EXTRACTED TEXT:
════════
The first human societies had an extraordinarily high survival need to be able to rely on each other at levels of solidarity that we cannot even imagine. The intensity of the network of social connections of a band of 25 to 50 people living in the ecological food chain location would almost constitute a new level of organic organization and integrity above individual bodies; ancient kinship/culture systems as super-organic bodies; the human social group as harmonious multi-individual Body, organism. The Individual human bodies, all of the Some Bodies , were very frail and weak relative to the field of predators they were escaping. Up-right posture made them slower runners, too!

The dominance of the food chain that humans ultimately reached even in the Stone Age could be reached only by super-social , super internally-cooperative, super-intra-species harmony, because they had relatively-frail individual bodies, and needed each other's support. It is clear to me that natural selection picked hominid groups with policies of "love thy neighbor as thyself " and "charity" over those that might have derived principles of "selfishness and greed", if there were any in the Stone Age before Civilization. Institutionalized war would have been selected against through the whole Stone Age.
Original humans relied more than other species on each other , on kinship relations. Human individual bodies were relatively frail and weak, and bi-pedalism made them slow runners. So, humans were very interdependent and highly social by nature. Our species name should be homo socialis. Selfishness and greed would have been selected against in the Darwinian sense. So, the answer is not both, but social. Greed and selfishness arise with civilization, after hundreds of thousands of years of "love thy neighbor as thyself" as the central principle of human societies , and the key to our adaptive advantage and ticket to the top of the food chain. Love thy neighbor as THYSELF is not self-less. It is wise in that the best way to love yourself is to get along with others well.
════════
ENTRIES SHOWN:

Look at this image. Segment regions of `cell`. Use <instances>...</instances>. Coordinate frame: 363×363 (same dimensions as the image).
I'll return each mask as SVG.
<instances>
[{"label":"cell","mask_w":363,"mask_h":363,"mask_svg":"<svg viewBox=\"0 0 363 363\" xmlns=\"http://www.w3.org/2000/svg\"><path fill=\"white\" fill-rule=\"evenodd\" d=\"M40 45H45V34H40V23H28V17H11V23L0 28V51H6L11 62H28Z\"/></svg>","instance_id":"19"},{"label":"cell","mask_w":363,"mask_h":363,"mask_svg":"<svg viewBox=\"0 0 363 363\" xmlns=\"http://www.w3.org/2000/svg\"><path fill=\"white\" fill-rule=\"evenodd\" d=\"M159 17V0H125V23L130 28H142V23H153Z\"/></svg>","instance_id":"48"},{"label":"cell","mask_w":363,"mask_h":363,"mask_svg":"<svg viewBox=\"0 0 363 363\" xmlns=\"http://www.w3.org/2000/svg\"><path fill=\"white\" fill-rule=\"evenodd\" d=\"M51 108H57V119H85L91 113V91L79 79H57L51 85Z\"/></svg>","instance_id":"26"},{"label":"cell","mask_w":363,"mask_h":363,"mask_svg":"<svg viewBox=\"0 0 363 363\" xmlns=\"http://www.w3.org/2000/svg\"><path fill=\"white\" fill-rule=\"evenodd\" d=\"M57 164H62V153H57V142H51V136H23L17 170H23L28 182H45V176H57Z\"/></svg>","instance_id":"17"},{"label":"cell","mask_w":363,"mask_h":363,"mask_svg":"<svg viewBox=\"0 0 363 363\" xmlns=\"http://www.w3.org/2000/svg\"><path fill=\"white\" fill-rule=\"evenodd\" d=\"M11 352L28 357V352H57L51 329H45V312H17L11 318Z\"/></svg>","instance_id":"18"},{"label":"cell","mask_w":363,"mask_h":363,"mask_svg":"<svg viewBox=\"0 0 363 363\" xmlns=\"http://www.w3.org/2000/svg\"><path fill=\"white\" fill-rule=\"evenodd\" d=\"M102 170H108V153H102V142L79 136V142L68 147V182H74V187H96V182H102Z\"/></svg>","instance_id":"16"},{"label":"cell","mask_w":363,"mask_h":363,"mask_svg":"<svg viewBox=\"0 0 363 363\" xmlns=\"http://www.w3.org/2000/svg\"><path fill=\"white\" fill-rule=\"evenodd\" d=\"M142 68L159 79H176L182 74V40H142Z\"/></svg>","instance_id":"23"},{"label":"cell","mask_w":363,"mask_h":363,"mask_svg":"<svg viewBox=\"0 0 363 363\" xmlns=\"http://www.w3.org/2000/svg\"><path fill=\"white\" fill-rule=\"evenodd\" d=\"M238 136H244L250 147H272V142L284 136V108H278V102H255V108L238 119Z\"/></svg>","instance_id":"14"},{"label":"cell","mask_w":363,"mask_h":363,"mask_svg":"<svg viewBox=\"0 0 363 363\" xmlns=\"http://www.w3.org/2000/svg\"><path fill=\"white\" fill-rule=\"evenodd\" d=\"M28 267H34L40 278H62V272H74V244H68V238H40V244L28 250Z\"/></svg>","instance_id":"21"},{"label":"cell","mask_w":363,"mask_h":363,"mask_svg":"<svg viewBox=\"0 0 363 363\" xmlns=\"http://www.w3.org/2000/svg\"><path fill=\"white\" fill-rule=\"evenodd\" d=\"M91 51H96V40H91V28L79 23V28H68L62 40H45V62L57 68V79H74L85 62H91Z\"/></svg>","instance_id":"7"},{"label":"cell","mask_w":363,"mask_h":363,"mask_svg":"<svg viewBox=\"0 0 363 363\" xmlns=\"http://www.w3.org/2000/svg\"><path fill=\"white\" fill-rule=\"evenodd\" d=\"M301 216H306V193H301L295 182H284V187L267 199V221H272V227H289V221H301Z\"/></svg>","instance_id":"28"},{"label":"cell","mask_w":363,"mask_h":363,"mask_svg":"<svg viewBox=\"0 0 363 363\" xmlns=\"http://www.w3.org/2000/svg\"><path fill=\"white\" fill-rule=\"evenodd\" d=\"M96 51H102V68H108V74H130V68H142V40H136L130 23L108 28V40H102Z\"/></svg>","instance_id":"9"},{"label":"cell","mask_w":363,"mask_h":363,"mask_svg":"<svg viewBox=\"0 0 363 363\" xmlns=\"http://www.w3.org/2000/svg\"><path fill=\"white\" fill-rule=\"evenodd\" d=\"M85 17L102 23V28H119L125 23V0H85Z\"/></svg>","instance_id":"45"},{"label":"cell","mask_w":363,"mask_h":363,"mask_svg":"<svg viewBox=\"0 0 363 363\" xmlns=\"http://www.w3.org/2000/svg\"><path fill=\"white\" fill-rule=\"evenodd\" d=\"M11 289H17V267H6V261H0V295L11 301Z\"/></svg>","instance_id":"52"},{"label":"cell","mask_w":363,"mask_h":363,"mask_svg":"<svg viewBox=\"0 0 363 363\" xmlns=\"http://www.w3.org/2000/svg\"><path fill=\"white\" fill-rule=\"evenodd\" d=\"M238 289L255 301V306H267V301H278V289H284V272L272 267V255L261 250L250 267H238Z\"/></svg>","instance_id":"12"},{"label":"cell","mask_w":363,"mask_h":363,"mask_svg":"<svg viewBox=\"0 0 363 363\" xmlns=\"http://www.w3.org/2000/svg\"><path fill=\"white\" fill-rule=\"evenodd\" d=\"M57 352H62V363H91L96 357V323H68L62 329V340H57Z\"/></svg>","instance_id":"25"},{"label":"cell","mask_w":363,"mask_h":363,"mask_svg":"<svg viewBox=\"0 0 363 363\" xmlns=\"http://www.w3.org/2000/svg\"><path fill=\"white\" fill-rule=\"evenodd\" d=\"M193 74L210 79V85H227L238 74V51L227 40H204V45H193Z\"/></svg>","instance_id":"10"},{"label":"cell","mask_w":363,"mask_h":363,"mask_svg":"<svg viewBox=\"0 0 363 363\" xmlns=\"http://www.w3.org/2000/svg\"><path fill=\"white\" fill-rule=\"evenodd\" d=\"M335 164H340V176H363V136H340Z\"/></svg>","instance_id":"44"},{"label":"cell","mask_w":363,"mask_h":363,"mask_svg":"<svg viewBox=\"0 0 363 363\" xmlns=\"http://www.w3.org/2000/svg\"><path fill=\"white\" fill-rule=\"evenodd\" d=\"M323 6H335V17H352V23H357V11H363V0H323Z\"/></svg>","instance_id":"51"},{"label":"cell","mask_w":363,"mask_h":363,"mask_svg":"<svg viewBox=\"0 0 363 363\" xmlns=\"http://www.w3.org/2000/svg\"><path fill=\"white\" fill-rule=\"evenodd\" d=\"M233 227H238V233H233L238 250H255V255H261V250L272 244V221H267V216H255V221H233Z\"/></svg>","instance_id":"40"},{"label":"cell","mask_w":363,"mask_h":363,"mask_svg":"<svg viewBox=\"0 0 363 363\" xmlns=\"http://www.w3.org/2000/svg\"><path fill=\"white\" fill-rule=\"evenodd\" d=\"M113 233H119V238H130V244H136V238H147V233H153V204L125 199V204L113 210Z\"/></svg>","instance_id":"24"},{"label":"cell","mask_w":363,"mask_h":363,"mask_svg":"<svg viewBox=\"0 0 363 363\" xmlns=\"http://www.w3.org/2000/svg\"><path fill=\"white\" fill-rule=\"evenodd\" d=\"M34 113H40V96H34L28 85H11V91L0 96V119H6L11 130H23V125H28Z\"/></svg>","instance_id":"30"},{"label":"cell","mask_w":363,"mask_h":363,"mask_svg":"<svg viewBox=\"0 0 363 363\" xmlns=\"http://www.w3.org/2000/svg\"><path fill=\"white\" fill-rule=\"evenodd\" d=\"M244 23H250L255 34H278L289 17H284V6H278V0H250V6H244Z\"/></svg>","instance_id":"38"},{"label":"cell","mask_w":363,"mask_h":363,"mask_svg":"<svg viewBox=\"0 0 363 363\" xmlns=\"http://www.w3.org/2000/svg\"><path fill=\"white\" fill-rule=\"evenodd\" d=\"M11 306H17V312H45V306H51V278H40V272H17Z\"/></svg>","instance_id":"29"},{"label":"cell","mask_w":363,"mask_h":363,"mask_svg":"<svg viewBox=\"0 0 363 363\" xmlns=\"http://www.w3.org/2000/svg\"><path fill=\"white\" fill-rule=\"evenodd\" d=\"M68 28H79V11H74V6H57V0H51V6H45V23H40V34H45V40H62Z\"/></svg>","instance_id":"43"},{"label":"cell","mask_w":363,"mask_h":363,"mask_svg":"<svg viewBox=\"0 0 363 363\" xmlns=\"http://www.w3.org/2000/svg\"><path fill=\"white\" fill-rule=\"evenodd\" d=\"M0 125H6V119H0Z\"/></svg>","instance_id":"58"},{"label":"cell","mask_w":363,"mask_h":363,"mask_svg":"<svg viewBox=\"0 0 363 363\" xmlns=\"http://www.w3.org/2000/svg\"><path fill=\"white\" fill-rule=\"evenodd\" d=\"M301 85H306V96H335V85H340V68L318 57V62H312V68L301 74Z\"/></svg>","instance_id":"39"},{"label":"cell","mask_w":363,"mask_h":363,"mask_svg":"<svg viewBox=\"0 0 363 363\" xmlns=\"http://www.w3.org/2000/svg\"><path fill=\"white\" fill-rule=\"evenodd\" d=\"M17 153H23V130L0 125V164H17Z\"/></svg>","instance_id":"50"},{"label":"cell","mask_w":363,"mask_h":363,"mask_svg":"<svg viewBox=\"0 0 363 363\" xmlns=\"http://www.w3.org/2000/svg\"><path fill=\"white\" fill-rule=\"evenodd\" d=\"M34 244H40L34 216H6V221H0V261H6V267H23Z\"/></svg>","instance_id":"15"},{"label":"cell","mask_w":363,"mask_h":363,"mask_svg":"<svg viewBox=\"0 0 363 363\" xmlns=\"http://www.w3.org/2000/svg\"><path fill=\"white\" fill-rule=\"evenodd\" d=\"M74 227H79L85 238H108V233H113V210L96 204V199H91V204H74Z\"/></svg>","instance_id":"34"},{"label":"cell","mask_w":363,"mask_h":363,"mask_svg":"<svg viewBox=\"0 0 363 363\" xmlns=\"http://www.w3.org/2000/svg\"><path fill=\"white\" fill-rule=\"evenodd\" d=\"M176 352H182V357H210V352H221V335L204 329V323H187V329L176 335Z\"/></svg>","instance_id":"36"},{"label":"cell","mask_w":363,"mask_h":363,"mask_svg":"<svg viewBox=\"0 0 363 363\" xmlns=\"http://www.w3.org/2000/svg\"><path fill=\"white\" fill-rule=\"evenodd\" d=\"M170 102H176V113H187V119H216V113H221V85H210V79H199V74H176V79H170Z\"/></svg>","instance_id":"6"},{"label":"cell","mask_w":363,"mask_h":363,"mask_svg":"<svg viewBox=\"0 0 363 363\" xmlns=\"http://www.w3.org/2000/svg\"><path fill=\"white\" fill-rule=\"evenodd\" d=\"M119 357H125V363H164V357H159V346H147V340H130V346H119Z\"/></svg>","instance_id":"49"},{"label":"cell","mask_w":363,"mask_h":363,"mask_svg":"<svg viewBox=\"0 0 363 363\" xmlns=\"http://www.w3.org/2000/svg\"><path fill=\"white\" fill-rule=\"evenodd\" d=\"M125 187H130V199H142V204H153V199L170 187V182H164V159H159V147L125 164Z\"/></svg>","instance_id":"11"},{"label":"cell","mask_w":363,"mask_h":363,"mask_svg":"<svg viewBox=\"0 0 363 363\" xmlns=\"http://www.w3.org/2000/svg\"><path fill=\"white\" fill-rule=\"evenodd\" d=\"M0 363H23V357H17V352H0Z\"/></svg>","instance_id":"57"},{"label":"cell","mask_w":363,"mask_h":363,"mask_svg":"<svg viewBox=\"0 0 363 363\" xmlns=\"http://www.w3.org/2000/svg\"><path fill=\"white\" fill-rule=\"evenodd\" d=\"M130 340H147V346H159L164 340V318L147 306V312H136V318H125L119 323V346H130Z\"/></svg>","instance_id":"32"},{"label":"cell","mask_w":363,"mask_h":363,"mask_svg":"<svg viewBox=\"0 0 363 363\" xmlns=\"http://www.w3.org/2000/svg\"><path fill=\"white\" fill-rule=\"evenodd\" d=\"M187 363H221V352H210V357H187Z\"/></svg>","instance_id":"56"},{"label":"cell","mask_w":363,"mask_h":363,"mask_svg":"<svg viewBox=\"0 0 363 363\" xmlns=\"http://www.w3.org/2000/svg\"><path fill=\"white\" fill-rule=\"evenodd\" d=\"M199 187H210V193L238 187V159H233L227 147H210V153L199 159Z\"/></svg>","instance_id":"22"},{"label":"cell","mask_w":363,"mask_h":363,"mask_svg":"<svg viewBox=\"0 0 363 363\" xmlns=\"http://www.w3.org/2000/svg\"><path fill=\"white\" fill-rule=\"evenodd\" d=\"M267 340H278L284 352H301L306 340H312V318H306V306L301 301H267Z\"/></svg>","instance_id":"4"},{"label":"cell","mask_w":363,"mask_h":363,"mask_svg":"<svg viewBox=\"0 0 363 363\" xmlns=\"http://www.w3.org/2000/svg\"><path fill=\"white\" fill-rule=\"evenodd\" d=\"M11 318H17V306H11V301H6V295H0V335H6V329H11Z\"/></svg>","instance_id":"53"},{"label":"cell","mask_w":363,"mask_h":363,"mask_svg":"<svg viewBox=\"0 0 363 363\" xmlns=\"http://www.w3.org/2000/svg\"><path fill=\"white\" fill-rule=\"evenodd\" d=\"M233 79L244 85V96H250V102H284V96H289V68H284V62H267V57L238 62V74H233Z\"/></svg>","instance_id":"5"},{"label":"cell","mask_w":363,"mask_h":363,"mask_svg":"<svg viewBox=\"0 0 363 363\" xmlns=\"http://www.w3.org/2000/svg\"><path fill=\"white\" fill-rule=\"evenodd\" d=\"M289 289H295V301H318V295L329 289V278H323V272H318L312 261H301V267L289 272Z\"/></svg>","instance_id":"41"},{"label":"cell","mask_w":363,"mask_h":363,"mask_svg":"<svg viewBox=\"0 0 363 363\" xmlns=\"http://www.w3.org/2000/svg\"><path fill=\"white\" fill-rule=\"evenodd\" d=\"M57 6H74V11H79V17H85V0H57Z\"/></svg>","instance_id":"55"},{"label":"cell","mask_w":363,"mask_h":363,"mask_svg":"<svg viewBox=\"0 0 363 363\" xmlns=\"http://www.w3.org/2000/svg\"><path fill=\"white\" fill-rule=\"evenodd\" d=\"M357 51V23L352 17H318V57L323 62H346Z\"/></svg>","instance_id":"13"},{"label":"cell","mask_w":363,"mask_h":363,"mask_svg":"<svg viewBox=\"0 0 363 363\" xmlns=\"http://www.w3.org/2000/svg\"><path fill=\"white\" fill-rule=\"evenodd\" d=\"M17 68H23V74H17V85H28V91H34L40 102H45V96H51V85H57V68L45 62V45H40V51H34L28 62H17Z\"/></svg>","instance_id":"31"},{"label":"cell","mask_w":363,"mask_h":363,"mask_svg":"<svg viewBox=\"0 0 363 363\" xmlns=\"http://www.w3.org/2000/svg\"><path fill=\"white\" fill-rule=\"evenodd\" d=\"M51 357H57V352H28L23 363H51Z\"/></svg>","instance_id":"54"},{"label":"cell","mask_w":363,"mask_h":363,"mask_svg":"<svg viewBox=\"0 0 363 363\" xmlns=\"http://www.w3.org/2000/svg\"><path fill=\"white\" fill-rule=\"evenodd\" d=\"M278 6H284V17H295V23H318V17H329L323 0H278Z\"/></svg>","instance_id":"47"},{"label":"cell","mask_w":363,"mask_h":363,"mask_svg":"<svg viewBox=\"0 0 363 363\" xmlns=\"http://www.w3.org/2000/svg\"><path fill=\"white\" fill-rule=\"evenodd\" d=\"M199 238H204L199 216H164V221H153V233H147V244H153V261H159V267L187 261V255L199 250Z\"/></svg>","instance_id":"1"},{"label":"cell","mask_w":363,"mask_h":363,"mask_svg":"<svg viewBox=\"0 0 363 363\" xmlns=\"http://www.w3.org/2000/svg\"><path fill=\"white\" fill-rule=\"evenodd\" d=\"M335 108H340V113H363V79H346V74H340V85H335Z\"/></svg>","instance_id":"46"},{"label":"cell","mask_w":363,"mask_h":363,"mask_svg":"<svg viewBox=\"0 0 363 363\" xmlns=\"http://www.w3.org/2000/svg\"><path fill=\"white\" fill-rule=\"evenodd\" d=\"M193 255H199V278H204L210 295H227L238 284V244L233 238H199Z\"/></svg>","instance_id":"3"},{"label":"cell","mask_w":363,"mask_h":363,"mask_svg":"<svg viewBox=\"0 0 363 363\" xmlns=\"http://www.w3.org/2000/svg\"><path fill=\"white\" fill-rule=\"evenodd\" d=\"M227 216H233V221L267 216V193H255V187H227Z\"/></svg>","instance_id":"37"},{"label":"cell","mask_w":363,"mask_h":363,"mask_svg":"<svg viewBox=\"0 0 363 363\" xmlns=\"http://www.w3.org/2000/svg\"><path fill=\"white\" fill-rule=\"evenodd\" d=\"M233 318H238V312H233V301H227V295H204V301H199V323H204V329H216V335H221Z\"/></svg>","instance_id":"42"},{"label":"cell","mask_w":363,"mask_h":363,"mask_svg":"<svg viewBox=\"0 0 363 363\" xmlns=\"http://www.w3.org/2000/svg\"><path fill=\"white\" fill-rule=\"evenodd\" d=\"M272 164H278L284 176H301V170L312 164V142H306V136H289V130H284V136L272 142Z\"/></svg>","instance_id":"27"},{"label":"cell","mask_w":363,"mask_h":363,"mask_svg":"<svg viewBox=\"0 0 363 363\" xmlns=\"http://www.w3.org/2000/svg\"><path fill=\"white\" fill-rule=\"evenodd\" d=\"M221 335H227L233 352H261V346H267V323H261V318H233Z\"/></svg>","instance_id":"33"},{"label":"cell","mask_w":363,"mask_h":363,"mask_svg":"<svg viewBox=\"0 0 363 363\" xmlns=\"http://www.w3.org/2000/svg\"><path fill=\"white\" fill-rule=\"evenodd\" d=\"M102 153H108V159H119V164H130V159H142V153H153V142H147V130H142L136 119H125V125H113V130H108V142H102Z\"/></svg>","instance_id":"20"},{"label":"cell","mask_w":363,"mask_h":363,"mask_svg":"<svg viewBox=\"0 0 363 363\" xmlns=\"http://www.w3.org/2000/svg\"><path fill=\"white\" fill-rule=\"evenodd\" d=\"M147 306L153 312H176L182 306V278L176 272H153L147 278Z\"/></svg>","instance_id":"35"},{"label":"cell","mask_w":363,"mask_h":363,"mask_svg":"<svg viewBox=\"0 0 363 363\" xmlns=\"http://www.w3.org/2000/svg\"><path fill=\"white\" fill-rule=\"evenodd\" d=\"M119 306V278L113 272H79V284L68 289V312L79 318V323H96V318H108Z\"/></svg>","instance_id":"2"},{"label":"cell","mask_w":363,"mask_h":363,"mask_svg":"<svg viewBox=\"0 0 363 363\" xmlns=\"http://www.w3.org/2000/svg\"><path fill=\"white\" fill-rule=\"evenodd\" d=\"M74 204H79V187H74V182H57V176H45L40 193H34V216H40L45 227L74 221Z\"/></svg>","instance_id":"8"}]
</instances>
════════
APPLY WHAT YOU READ:
[1] In the passage on early human societies, what name does the author propose for our species?
[2] For each statement, say whether it agrees with the passage on early human societies, and quote the words that decide it. (a) The passage describes a band of 25 to 50 people. (b) The passage says upright posture made early humans faster runners. (c) The passage says greed and selfishness arose with civilization.

TASK-BY-TASK RESULTS:
[1] Homo socialis.

[2]
(a) Yes: "a band of 25 to 50 people"
(b) No: "Up-right posture made them slower runners, too!"
(c) Yes: "Greed and selfishness arise with civilization"